村を出る前に、暫く人に会う機会も無くなるだろうと言われたので村の中を少し散歩する事にした。
母さんからお小遣いを貰った僕は、宿屋のおばちゃんが言っていたキャラバンが居るという町の広場へ足を向ける。
まだ人通りも少なく設営中の屋台も多い中、営業を始めている屋台を見回す。
流石に田舎の村に来るキャラバンだけあって屋台の内容は生活必需品が多く、興味をそそる物が無い。
結局、前髪が目にかかるので、それを纏める為の髪留めを一個を買っただけだった。
「ただいま、母さん。」
「お帰り、髪留めを買ったのか?」
「うん、あっ竜になったら壊れちゃうかな?」
僕が買った髪留めの心配をしたら母さんが髪留めに手をかざして服と同じ効果になる魔法を掛けてくれた。
その魔法、絶対に教えて貰おう。
村を出て昨日の夜に降りた街道の横に移動して竜化する。
改めて山の上を見ると、昨日と同じく山頂は雲の上。
「飛び上がったら母の尾を咥えろ、母が上まで引いていく」
「へ、母さんの尻尾を咥えるの?」
「ああ、上まで行くにはそれなりに加速を付ける必要がある。 まだ、お前にはそれだけの力が無いだろう」
母さんの後に続いて飛び立ち、ある程度の高度まで昇ると母さんが前に出て僕の方へ尻尾を伸ばしてきた。
ちょっと戸惑いながら噛み付くと、もっと強くかまないと振りほどかれると怒られたのでしっかりと噛み付く。
「行くぞ、しっかり咥えていろよ」
その一言の後、母さんの羽がひときわ大きく羽ばたいたと思うと躰が一気に引っ張られる。
速いっ! 咥えていた尻尾に力いっぱい噛み付く。
今まで体験した事の無い速度で景色が流れ、恐怖を感じる程の高さに体が引き上げられていく。
もう少し雲の中に入るのが遅かったら、恐怖で体の力が抜け尻尾を放してしまっていただろう。
目の前を飛んでいる母さんすら霞んで見える程の濃い雲の層を抜けると一気に視界が開ける。
見上げると青空と太陽のみ、他には何もない。
地上で見上げる青空も、雲の上で見る青空も同じはずなのになんて美しい青なのだろう。
空の色に感激していると上昇感が無くなり、目線を上から前に戻すと頂上が見える。
山の上は広く、整地されているように見える。
多分竜の状態で休むための洞穴、水浴びする為の大きな水溜まり、そして人のサイズの家。
ここが母さんの巣なのだろう。
無事に着地して周りを見ると本当にここは山の上かと疑問が沸いてしまう。
山の上ってもっとごつごつした岩だのが転がっている物なのでは?
「どうした?」
「ここって、母さんが切り開いたの?」
「ああ、広場を作る為に山頂を吹き飛ばした」
山頂って吹き飛ばせるものなのね、母さんの力って凄いんだな。
いずれ独り立ちしたら、僕もこういう事するのだろうか。
「ママ、帰って来たのねっ! お帰りー!」
聞こえてきた大きな声に驚いて家の方へ顔を向けると、僕たちと同じ白い髪に角の生えている女の人がいる。

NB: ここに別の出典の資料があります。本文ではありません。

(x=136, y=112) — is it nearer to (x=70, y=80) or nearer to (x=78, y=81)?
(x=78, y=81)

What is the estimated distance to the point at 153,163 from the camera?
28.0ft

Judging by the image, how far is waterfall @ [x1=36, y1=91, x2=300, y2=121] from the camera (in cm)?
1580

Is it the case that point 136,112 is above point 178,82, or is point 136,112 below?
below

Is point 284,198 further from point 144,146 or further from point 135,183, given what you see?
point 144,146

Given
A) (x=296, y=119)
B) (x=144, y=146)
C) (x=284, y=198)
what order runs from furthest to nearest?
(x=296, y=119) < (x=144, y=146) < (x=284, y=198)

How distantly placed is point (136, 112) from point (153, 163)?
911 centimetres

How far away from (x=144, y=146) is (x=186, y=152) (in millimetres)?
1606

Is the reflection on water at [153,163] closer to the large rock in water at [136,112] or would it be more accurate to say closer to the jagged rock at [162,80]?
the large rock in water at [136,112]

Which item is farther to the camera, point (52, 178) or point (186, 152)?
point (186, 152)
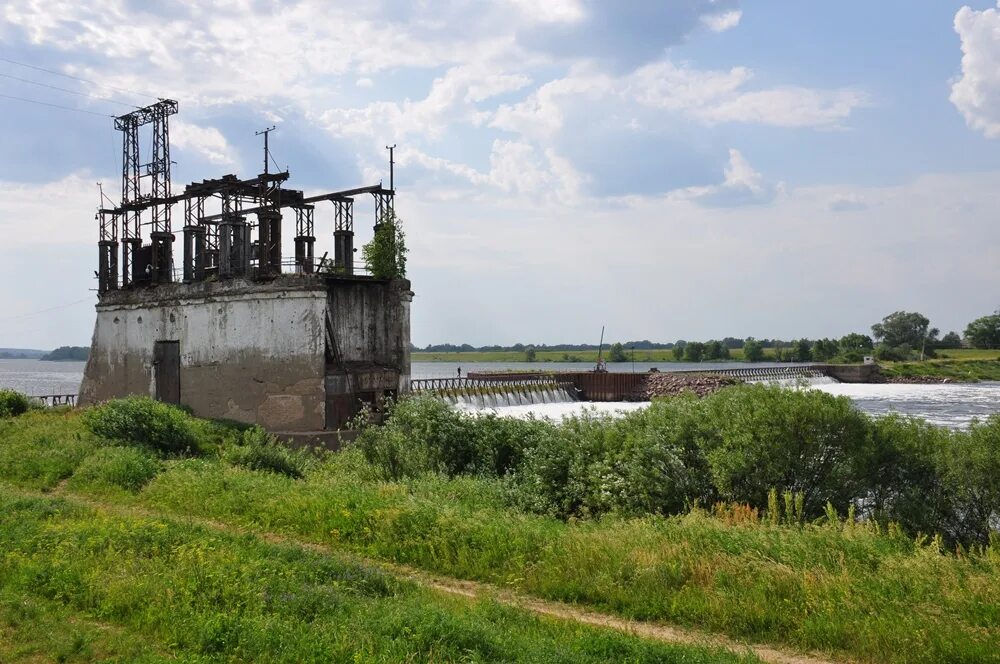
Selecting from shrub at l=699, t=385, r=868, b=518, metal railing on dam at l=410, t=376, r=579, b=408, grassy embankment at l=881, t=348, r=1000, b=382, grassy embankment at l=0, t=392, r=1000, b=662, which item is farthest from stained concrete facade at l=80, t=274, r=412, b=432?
grassy embankment at l=881, t=348, r=1000, b=382

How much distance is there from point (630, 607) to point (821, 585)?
7.11ft

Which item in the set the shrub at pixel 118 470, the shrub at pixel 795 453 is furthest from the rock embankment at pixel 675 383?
the shrub at pixel 118 470

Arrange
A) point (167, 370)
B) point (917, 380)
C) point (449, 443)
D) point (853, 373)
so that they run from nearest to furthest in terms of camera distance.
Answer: point (449, 443), point (167, 370), point (853, 373), point (917, 380)

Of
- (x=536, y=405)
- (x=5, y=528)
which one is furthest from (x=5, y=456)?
(x=536, y=405)

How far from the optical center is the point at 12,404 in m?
30.8

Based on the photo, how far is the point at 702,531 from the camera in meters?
11.5

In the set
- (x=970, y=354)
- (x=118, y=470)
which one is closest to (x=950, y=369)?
(x=970, y=354)

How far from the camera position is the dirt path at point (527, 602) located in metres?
8.40

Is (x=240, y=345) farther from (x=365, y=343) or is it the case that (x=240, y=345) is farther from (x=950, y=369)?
(x=950, y=369)

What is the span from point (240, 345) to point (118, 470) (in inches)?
440

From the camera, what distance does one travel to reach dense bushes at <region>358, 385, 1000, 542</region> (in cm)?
1479

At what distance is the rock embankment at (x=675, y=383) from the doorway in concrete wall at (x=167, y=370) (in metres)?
42.0

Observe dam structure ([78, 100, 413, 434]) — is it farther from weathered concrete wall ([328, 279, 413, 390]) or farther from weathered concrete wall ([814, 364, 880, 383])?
weathered concrete wall ([814, 364, 880, 383])

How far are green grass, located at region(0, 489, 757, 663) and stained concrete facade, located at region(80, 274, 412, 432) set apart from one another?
47.6ft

ママって母さんの事だよね? てことはこの人は僕の……
「今帰ったばかりだ、大事は無かったか?」
「うん。 それよりママ! この子っ!」
「お前の妹だ」
やっぱり姉さんか。
って、ちょっちょっと待って、竜化してそんな速くこっちに走ってこないで!
あ、危なグベッ
「きゃー、可愛いわっ! 遂に私にも妹が出来たのね!」
「ねっ姉さんっ くるじい」
「お姉ちゃんって呼んでーーー!」
一回り大きいドラゴンにのしかかられてじゃれつかれるというのがこんなにも苦しい物とは。
姉さん、お願いですから離れて! 息が出来ない。
結局、母さんに首ねっこを噛み付かれるまで姉さんのじゃれつきは止まらなかった。
僕の息が整い、姉さんの上がり切ったテンションが収まってから自己紹介。
どやら姉さんは既に一人立ちしているけど、僕の教育の手伝いとして一時的に母さんの巣に戻って来て居るとの事。
そして竜人族に紛れて生活するときにはキキョウという名前で生活している事。
僕の魂の話をすると、反応は母さんと全く同じ仕方が無いさーって。
母さんと言い何でそんなさっぱりしてるの? 竜ってそんなものなの?
竜人族として生活するときの僕の名前がもう決めちゃっている事を伝えると、凄いいじけられた。
どうやら名付け親になりたかったらしい。